Last week, the NGX All-Share Index extended its losing streak to a fourth week, falling by 0.01%, to settle at 49,024.15 points. Consequently, its year-to-date return fell to 14.77%. Nestle Nigeria (-10.00%), Access Holdings (-8.52%), Unilever Nigeria (-5.38%), United Bank for Africa (-4.11%) and Guaranty Trust Holding Company (-4.05%) closed negative, while Cadbury Nigeria (+14.77%), BUA Cement (+8.67%), Sterling Bank (+4.03%) and Stanbic IBTC (+3.45%) closed positive. Performances across the NGX sub-indices were broadly negative as the NGX Consumer Goods (-3.37%), NGX Insurance (-3.35%), NGX Pension (-1.33%), and NGX Banking (-0.89%) indices declined while the NGX Industrial Goods (+3.01%), NGX Oil and Gas (+0.20%) and NGX 30 (+0.40%) indices closed higher.

 

Model Equity Portfolio

Last week the Model Equity Portfolio fell by 0.05% compared with a fall in the NGX All-Share Index of 0.01%, underperforming it by 4ps. It has gained 18.48% year-to-date compared with a gain in the NGX-ASI of 14.77%, outperforming it by 371bps.

§ **Raw data**

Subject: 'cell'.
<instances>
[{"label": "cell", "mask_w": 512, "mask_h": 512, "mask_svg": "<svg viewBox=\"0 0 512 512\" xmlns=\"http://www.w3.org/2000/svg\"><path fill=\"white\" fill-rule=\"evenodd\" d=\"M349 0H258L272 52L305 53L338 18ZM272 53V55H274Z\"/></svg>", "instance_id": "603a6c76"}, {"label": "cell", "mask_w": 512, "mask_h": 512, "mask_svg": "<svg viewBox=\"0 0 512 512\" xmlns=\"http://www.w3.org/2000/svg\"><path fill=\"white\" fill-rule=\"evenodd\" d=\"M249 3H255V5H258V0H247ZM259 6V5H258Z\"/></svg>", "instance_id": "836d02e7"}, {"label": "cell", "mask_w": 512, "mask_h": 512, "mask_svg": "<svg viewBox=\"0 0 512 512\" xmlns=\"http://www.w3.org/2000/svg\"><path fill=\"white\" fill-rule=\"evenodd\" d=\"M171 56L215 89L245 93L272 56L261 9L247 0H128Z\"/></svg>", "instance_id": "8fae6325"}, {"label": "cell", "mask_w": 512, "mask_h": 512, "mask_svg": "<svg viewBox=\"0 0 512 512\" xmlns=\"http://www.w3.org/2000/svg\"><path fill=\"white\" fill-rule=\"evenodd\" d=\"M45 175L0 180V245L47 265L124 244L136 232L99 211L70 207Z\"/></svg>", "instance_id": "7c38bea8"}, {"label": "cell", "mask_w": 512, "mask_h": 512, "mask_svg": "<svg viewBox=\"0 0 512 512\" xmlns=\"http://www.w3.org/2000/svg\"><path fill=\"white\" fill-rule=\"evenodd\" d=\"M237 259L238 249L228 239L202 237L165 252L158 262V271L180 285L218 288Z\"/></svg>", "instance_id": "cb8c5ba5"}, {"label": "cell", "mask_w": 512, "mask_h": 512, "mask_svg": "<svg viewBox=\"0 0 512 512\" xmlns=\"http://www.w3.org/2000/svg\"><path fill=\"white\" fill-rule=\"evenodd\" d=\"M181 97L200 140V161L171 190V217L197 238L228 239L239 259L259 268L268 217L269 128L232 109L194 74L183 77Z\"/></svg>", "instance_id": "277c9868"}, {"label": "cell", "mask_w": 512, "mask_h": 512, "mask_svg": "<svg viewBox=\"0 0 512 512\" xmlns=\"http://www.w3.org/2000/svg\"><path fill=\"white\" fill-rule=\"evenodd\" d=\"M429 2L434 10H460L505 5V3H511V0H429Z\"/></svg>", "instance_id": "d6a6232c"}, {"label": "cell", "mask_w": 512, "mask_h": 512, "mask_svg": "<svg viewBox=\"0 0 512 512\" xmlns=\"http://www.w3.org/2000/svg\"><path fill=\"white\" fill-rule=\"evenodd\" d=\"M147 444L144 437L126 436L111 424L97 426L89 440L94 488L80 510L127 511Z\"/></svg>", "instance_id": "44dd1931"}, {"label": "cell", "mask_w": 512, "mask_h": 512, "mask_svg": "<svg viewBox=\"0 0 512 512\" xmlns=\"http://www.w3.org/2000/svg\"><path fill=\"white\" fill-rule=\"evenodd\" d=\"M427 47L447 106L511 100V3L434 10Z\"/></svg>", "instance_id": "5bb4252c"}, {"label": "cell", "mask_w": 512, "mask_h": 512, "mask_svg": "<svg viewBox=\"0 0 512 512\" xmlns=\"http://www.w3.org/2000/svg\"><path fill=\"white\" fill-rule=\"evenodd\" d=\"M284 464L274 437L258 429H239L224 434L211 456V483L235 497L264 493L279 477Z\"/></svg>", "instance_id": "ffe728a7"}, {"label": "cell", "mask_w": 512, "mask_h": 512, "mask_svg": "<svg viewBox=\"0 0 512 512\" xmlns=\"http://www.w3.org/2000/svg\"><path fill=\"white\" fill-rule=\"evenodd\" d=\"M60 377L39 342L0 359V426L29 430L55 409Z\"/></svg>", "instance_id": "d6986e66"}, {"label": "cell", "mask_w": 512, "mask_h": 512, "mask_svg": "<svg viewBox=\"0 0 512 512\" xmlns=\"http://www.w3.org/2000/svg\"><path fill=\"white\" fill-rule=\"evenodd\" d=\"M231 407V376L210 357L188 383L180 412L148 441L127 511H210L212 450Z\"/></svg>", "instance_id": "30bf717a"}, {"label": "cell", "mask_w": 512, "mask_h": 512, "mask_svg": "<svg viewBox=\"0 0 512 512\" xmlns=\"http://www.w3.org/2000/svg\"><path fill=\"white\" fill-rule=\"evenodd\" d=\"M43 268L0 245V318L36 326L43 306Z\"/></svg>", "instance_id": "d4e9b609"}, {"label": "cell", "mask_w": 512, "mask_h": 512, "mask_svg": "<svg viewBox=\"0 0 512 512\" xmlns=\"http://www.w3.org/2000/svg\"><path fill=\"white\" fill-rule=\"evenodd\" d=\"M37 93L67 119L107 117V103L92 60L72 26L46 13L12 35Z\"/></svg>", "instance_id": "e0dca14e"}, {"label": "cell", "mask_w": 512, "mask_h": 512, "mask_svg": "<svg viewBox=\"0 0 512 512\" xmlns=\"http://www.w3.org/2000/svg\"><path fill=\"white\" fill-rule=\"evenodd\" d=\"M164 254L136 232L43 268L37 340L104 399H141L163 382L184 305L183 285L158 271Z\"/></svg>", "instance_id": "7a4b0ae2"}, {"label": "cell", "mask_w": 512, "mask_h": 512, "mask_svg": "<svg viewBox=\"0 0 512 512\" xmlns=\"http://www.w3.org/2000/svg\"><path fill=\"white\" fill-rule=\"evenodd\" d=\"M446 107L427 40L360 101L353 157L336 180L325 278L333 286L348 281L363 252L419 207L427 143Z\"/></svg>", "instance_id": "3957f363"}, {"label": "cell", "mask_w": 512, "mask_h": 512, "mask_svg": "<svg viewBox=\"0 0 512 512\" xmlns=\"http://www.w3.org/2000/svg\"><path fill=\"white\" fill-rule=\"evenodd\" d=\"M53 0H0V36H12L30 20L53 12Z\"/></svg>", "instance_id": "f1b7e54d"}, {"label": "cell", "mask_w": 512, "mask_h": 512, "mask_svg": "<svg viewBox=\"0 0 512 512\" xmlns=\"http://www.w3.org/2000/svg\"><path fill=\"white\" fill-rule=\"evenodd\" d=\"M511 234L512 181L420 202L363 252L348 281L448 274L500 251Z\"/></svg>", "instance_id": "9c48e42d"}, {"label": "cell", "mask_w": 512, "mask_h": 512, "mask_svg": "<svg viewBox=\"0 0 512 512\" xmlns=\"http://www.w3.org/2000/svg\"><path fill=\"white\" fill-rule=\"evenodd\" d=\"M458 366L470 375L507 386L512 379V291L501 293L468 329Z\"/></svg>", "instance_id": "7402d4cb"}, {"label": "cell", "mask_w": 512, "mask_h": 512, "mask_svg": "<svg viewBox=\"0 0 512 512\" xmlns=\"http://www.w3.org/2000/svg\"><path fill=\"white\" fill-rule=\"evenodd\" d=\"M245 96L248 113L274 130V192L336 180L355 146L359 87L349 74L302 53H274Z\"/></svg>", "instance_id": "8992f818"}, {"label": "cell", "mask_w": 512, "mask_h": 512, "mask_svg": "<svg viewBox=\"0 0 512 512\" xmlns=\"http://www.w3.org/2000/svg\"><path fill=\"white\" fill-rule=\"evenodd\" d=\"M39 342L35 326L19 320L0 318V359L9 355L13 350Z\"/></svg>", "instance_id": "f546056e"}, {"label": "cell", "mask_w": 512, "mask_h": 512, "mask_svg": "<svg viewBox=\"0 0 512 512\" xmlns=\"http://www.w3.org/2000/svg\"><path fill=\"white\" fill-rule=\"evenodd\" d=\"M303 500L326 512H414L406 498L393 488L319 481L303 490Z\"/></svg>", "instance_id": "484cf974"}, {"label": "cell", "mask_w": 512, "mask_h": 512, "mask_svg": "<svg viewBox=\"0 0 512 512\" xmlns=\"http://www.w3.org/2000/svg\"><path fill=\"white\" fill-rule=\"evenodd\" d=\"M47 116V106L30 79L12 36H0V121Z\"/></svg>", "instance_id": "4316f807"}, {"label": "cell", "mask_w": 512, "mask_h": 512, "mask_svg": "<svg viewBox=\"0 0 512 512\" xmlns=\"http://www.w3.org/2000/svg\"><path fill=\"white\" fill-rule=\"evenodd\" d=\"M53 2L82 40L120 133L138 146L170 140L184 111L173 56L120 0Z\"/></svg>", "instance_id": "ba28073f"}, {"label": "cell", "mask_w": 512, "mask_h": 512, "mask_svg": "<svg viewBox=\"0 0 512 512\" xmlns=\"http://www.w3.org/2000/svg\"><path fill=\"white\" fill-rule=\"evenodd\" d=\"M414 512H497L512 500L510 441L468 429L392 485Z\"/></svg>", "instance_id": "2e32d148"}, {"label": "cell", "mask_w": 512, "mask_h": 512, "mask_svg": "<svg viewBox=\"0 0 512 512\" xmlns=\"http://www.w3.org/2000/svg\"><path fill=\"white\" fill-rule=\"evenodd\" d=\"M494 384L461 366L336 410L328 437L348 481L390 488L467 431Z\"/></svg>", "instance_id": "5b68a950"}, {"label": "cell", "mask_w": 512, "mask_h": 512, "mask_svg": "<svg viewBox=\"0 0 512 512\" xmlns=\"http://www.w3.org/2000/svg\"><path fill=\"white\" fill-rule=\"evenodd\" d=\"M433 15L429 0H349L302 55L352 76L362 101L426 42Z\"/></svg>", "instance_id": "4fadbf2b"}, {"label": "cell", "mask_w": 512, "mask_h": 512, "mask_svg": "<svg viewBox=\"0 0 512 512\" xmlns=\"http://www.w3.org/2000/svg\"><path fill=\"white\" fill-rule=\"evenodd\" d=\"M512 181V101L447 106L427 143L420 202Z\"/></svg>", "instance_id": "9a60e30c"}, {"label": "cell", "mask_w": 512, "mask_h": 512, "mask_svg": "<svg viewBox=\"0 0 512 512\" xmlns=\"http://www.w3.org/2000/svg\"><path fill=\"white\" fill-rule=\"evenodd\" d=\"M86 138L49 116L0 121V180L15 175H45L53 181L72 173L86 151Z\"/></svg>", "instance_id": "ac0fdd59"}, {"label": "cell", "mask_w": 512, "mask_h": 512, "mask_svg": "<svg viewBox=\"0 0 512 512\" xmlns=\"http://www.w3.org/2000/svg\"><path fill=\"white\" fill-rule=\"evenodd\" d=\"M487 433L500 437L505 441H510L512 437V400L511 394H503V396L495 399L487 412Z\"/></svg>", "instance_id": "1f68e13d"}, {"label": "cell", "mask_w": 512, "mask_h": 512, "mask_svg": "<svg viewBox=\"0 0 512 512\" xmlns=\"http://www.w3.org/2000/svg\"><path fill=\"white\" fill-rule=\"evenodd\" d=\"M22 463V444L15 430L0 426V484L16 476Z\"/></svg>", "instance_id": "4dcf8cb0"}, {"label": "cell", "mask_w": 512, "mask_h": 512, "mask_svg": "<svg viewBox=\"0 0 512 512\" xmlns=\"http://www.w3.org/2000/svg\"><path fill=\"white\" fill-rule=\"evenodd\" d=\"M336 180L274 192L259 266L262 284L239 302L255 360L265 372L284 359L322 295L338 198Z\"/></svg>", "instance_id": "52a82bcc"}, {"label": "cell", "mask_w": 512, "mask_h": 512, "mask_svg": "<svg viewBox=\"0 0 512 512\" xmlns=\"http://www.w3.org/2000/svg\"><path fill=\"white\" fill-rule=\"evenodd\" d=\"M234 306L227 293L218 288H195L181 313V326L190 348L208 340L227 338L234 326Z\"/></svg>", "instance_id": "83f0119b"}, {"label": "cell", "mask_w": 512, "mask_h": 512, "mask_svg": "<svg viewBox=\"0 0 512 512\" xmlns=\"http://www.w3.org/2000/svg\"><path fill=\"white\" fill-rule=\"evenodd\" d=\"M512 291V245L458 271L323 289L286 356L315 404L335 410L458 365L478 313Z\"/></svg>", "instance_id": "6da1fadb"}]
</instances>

§ **Exercise set**
1. According to the market report, at what level did the NGX All-Share Index settle last week?
2. Pick up the market report after its last sentence and continue writing it.

§ **Replies**
1. 49,024.15 points

2.
 

 

Last week we wrote that investors were showing interest in banks, now that market interest rates are trending upwards. One might have thought that the rise in the Monetary Policy Rate (MPR) from 14.00% to 15.50% on Tuesday would have intensified that sentiment: but that day the CBN also raised the official Cash Reserve Requirement (CRR - the percentage of customer deposits that must be held with the central bank) from 27.5% to 32.5%, implying that banks may operate with reduced Naira liquidity going forward. Having risen 2.5% the previous week, the sub-index of banking stocks shed 0.9% last week.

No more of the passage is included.